**GIVEN TEXT**
+--
FIG. 15A shows the tail connector of FIG. 7 pivoting from the free hanging position in FIG. 7 towards its storage position;



FIG. 15B shows the tail connector of FIG. 15A pivoted into its storage channel flush underneath the tail connecting link;



FIG. 16 is a perspective view of an electrically insulating tail section of the weighted tail of FIG. 8;



FIG. 17 is a perspective view of a weighted tail section of the weighted tail of FIG. 8; and



FIG. 18 is a perspective view of a weighted end section of the weighted tail of FIG. 8.



FIG. 19 is a side elevation view of a third embodiment of the anti-rotation device according to the present disclosure with one weighted tail partially upwardly rotated.



FIG. 20 is, in perspective view, the anti-rotation device of FIG. 19.



FIG. 21 is, in side elevation view, the anti-rotation device of FIG. 19 with the weighted tail fully upwardly rotated so as to nest the tow component in the storage channel formed in the weighted tail.



FIG. 22 is, in perspective view, the anti-rotation device of FIG. 21.



FIG. 23 is, in perspective view, the anti-rotation device of FIG. 19 showing the tow component having two, shorter, weighted tails suspended therefrom.



FIG. 24 is, in perspective view, a front or upstream portion of the anti-rotation device of FIG. 23 showing the upstream-most weighted tail fully upwardly rotated so as to store the tow component nested in the storage channel of the weighted tail.



FIG. 25 is, in side elevation view, the anti-rotation device of FIG. 24.



FIG. 26 is a cross-sectional view along line 26-26 in FIG. 25.



FIG. 27 is, in perspective view, the anti-rotation device of FIG. 24 with the weighted tail partially rotated below the tow component.



FIG. 28 is, in perspective view, a tow section of the tow component.
+--
**DATA LISTING**

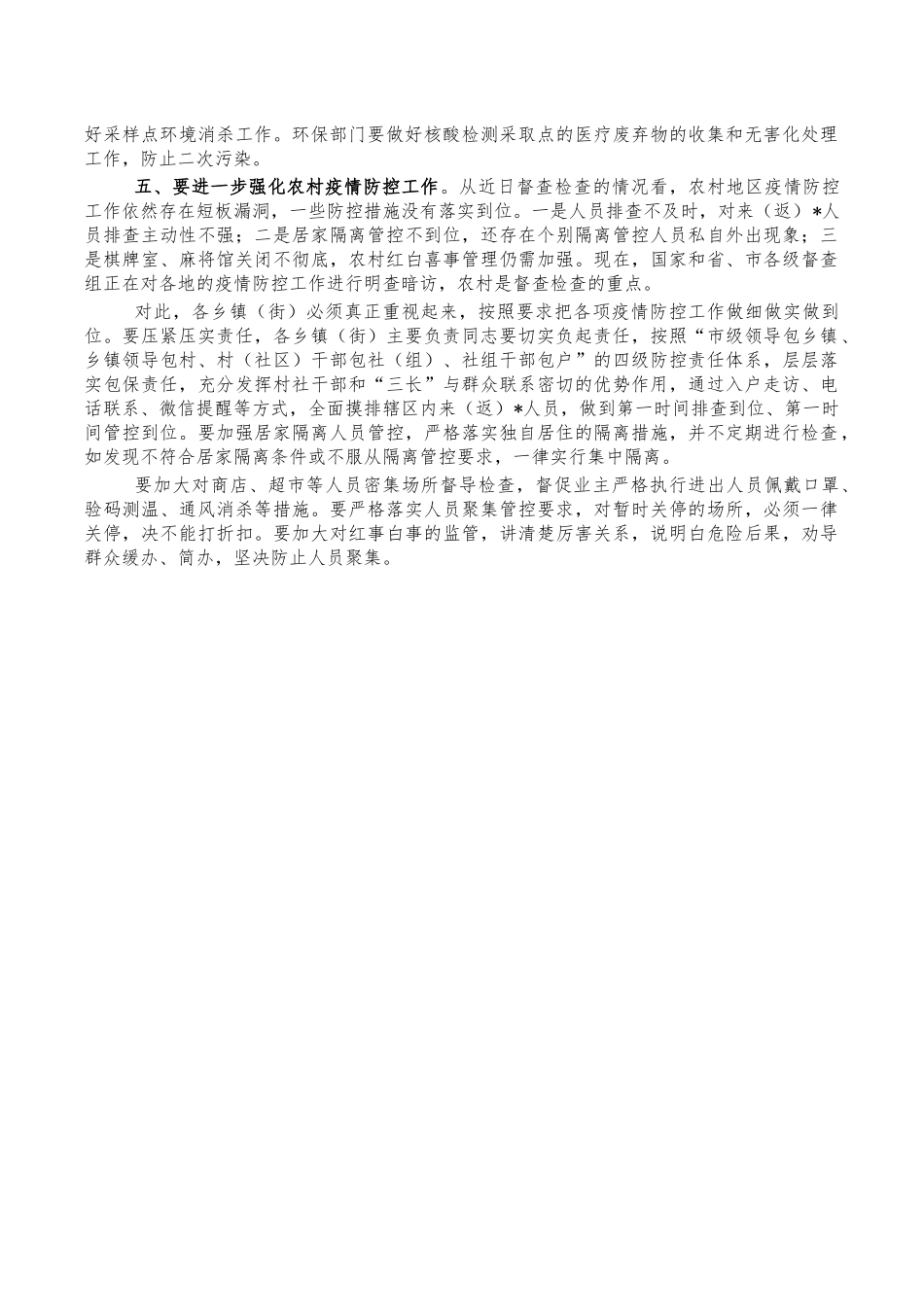 好采样点环境消杀工作。环保部门要做好核酸检测采取点的医疗废弃物的收集和无害化处理工作，防止二次污染。

五、要进一步强化农村疫情防控工作。从近日督查检查的情况看，农村地区疫情防控工作依然存在短板漏洞，一些防控措施没有落实到位。一是人员排查不及时，对来（返）*人员排查主动性不强；二是居家隔离管控不到位，还存在个别隔离管控人员私自外出现象；三是棋牌室、麻将馆关闭不彻底，农村红白喜事管理仍需加强。现在，国家和省、市各级督查组正在对各地的疫情防控工作进行明查暗访，农村是督查检查的重点。

对此，各乡镇（街）必须真正重视起来，按照要求把各项疫情防控工作做细做实做到位。要压紧压实责任，各乡镇（街）主要负责同志要切实负起责任，按照“市级领导包乡镇、乡镇领导包村、村（社区）干部包社（组）、社组干部包户”的四级防控责任体系，层层落实包保责任，充分发挥村社干部和“三长”与群众联系密切的优势作用，通过入户走访、电话联系、微信提醒等方式，全面摸排辖区内来（返）*人员，做到第一时间排查到位、第一时间管控到位。要加强居家隔离人员管控，严格落实独自居住的隔离措施，并不定期进行检查，如发现不符合居家隔离条件或不服从隔离管控要求，一律实行集中隔离。

要加大对商店、超市等人员密集场所督导检查，督促业主严格执行进出人员佩戴口罩、验码测温、通风消杀等措施。要严格落实人员聚集管控要求，对暂时关停的场所，必须一律关停，决不能打折扣。要加大对红事白事的监管，讲清楚厉害关系，说明白危险后果，劝导群众缓办、简办，坚决防止人员聚集。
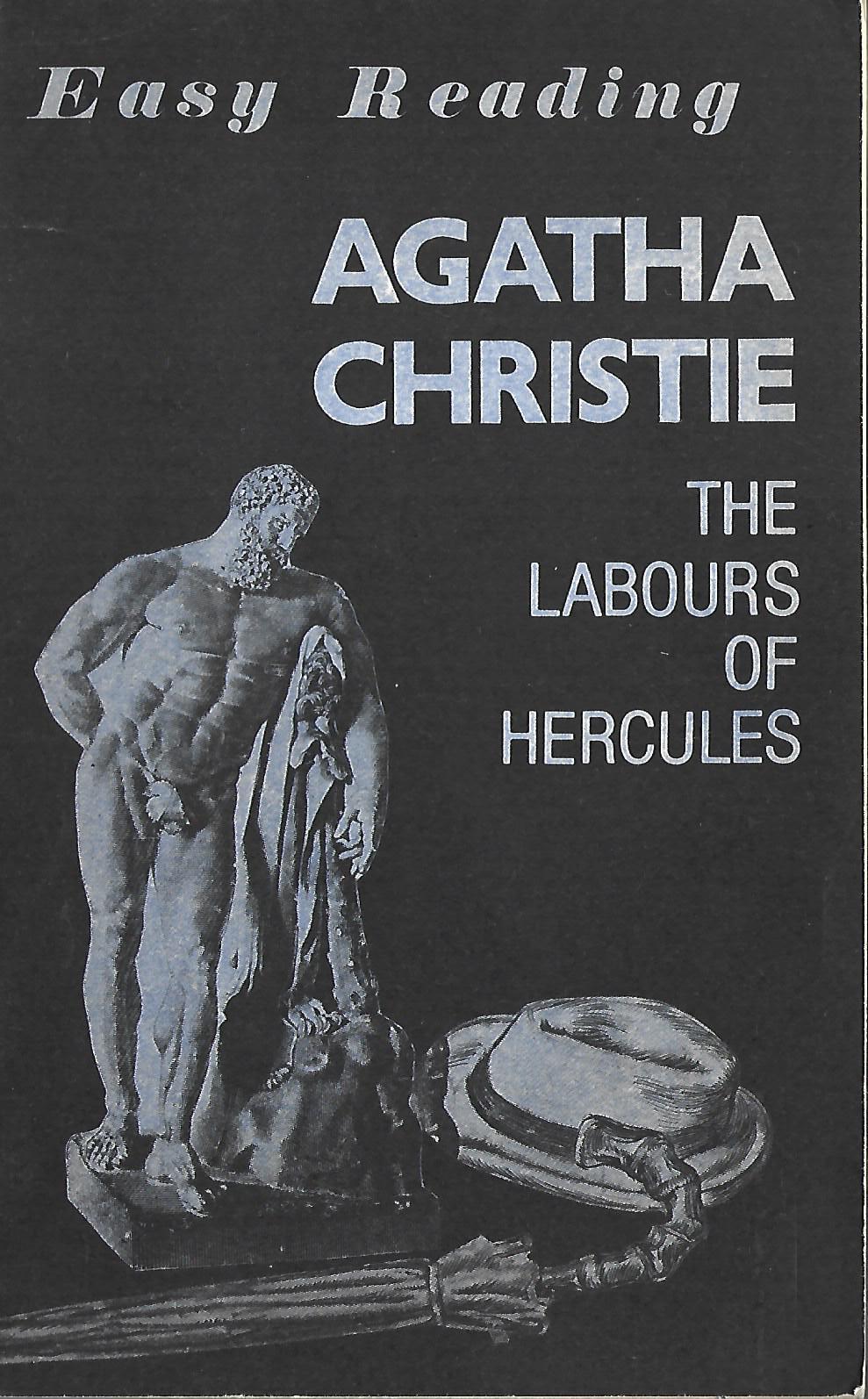 Easy Reading

AGATHA
CHRISTIE

THE
LABOURS
OF
HERCULES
+--
**WHAT TO WORK ON**
1. In the anti-rotation device figure list, what does FIG. 26 show?
2. Extend the anti-rotation device figure list past its final entry, FIG. 28.
The records are separate material from the text.

**ANSWERS BELOW**
1. A cross-sectional view along line 26-26 in FIG. 25.

2.
FIG. 28A is a side elevation view of the tow section of FIG. 28.



FIG. 28B is an end elevation view of the tow section of FIG. 28.



FIG. 28C is a cross-sectional view along line 28C-28C in FIG. 28A.



FIG. 29 is, in perspective view, a tail connector link of the tow component.



FIG. 29A is a side elevation view of the link of FIG. 29.



FIG. 29B is a plan view of the link of FIG. 29.



FIG. 29C is an end elevation view of the link of FIG. 29.



FIG. 29D is a cross-sectional view along line 29D-29D in FIG. 29A.



FIG. 30 is, in perspective view, an end weighted tail section of the weighted tail of FIG. 27.



FIG. 30A is a side elevation of the tail section of FIG. 30.



FIG. 30B is an end elevation view of the tail section of FIG. 30.



FIG. 30C is a cross-sectional view along line 30C-30C in FIG. 30A.



FIG. 31 is, in perspective view, a weighted tail section of the weighted tail of FIG. 27.



FIG. 31A is a side elevation view of the tail section of FIG. 31.



FIG. 31B is and end elevation view of the tail section of FIG. 31.



FIG. 31C is a plan view of the tail section of FIG. 31.



FIG. 32 is, in perspective view, the insulated tail connector section of the tow component of FIG. 27.



FIG. 32A is a side elevation view of the tail connector section of FIG. 32.



FIG. 32B is an end elevation view of the tail connector section of FIG. 32.



FIG. 32C is a plan view of the tail connector section of FIG. 32.



FIG. 33 is, in perspective view, an insulated or weighted tail section of the tail of FIG. 27.



FIG. 33A is a side elevation view of the tail section of FIG. 33.



FIG. 33B is an end elevation view of the tail section of FIG. 33.



FIG. 33C is a cross-sectional view along line 33C-33C in FIG. 33A.



FIG. 34 is a side elevation view of the anti-rotation device of FIG. 27.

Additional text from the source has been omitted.